**** The data ****

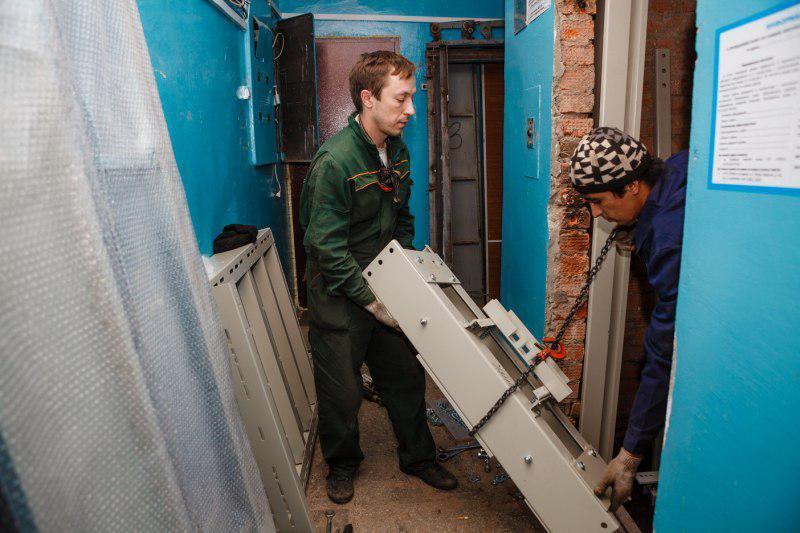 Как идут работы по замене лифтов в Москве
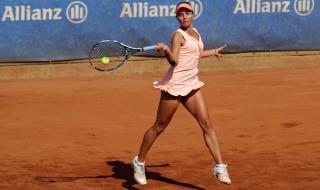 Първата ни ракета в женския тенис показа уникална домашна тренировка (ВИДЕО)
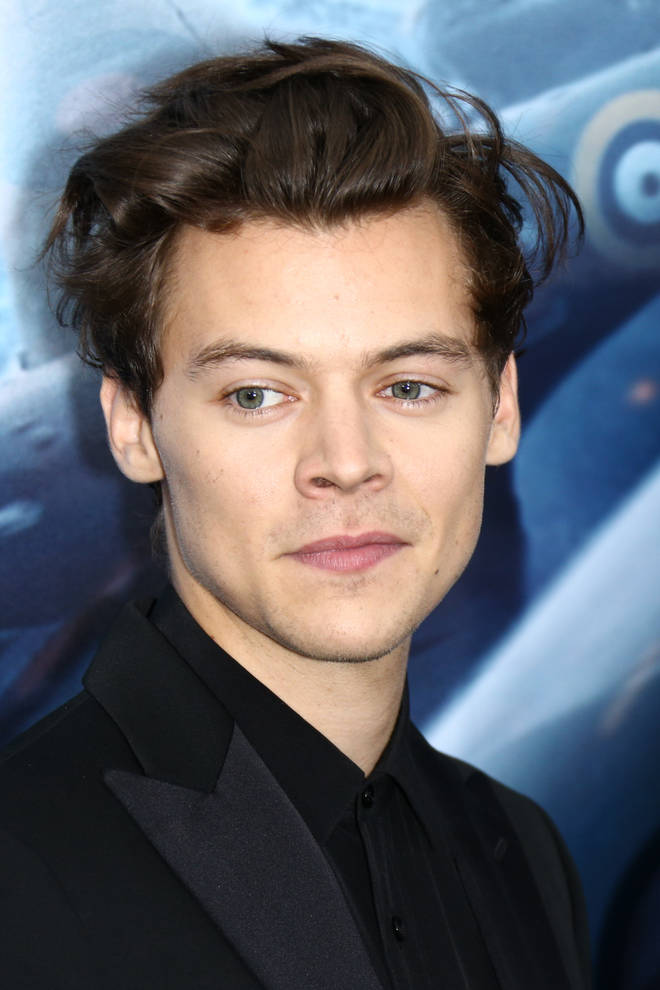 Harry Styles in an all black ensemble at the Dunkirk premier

****

**Your task:** Every line above goes into your copy exactly; no images go in.

**Your solution:**
 Как идут работы по замене лифтов в Москве
 Първата ни ракета в женския тенис показа уникална домашна тренировка (ВИДЕО)
 Harry Styles in an all black ensemble at the Dunkirk premier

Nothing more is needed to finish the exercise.